> [Supplied text]
A trip to New Jersey doesn't have to be all about the beach. Our state has some incredible trails, waterfalls, and lakes to enjoy.

From the Pine Barrens to the Appalachian Trail to the hidden gems of New Jersey, you have plenty of options for a great hike. Hiking is such a great way to spend time outdoors and enjoy nature, plus it's a great workout.

Before you go out on the trails and explore some of our listeners' suggestions, I have some tips on hiking etiquette from the American Hiking Society.

If you are going downhill and run into an uphill hiker, step to the side and give the uphill hiker space. A hiker going uphill has the right of way unless they stop to catch their breath.

Always stay on the trail, you may see side paths, unless they are marked as an official trail, steer clear of them. By going off-trail you may cause damage to the ecosystems around the trail, the plants, and wildlife that live there.

> [Goals]
a. Reproduce the hiking passage between "If you are going" and "catch their breath.", inclusive, switching "right of way" to "priority".
b. Name the natural attractions that the hiking passage says the state offers to enjoy.
The entries that follow have no connection to the hiking passage.

[Collected data]
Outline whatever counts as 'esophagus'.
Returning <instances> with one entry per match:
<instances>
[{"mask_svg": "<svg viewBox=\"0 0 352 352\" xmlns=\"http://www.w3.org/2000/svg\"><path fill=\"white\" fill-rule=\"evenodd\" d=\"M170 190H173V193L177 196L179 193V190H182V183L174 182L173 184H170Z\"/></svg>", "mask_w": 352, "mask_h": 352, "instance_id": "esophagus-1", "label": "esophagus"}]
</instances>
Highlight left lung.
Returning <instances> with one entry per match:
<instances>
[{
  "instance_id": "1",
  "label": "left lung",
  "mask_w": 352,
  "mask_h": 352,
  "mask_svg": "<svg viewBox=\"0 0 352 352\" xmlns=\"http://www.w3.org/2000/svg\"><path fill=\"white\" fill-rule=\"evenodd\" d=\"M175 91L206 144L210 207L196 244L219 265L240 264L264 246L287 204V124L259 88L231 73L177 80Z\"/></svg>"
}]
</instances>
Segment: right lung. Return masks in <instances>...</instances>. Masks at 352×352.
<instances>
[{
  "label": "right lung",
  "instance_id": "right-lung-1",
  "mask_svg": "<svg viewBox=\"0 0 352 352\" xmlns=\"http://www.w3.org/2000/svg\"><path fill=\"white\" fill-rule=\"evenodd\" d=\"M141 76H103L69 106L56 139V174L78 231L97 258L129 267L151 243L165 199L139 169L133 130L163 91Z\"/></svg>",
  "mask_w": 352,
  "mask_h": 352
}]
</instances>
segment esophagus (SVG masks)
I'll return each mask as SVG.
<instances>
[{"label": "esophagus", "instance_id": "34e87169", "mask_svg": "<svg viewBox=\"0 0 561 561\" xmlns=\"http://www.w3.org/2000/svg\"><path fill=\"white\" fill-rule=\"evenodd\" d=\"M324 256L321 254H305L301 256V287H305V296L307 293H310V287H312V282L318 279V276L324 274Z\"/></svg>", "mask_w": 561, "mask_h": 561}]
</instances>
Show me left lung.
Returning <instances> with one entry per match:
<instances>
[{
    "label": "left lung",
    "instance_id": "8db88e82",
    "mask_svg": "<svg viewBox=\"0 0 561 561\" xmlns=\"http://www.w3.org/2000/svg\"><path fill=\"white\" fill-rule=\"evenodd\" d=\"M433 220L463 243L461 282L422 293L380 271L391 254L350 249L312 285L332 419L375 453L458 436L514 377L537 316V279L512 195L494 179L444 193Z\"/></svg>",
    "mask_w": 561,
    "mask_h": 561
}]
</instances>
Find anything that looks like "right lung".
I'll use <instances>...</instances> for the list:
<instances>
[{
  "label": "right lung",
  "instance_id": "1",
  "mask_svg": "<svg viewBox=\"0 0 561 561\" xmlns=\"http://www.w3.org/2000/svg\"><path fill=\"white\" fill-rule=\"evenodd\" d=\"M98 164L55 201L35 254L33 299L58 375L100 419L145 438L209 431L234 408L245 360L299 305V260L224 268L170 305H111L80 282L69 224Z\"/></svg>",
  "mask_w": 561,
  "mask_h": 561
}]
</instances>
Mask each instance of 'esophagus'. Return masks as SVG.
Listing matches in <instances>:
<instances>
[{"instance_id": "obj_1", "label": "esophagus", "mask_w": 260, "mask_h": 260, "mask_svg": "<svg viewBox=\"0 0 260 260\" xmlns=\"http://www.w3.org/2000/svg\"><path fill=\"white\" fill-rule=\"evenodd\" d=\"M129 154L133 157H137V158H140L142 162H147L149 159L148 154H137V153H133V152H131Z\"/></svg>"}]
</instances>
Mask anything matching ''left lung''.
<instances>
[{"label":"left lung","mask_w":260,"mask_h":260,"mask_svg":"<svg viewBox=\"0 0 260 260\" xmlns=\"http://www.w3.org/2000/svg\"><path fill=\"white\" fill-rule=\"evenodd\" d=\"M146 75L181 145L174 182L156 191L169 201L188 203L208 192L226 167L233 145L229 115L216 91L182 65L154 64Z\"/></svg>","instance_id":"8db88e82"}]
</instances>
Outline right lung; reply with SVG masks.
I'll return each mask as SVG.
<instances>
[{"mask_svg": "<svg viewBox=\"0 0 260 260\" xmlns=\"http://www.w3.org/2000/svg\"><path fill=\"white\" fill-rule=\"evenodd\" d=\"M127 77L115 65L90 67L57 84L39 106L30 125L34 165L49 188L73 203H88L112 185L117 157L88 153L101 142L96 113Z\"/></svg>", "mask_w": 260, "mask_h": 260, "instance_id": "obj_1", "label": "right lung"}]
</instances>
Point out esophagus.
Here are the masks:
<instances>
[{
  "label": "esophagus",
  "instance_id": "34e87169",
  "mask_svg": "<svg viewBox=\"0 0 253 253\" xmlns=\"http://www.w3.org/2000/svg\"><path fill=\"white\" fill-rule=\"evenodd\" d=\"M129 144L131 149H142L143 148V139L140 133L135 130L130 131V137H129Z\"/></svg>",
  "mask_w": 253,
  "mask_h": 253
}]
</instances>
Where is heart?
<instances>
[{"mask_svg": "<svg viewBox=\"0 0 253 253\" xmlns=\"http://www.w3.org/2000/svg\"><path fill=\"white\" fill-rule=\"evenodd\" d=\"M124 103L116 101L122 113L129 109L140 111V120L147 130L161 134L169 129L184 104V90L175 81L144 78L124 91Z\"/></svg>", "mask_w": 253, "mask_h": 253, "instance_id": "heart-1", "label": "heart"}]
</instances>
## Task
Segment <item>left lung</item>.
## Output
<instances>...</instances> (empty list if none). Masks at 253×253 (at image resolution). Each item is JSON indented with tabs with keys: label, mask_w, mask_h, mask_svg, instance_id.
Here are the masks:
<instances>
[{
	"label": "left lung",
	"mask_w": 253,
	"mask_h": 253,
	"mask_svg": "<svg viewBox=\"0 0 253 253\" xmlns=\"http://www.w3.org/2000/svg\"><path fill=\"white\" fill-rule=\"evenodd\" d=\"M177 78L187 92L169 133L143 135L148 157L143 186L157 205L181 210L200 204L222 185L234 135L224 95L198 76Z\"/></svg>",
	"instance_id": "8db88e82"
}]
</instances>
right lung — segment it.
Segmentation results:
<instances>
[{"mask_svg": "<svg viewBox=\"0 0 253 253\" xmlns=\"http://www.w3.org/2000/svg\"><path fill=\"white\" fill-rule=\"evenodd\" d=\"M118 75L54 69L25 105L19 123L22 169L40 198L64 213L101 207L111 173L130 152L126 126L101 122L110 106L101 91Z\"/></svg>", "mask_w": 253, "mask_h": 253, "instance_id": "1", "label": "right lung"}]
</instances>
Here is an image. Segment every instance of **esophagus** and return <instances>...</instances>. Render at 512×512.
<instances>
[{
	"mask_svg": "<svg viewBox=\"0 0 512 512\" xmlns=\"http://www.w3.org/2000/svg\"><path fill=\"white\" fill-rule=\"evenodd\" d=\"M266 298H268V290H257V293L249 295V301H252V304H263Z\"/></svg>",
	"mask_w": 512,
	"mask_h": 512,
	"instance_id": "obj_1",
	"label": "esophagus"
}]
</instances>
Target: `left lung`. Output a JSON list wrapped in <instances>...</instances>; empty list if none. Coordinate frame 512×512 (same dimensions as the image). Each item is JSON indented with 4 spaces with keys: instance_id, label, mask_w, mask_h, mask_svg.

> [Solutions for each task]
a.
If you are going downhill and run into an uphill hiker, step to the side and give the uphill hiker space. A hiker going uphill has the priority unless they stop to catch their breath.

b. Trails, waterfalls, and lakes.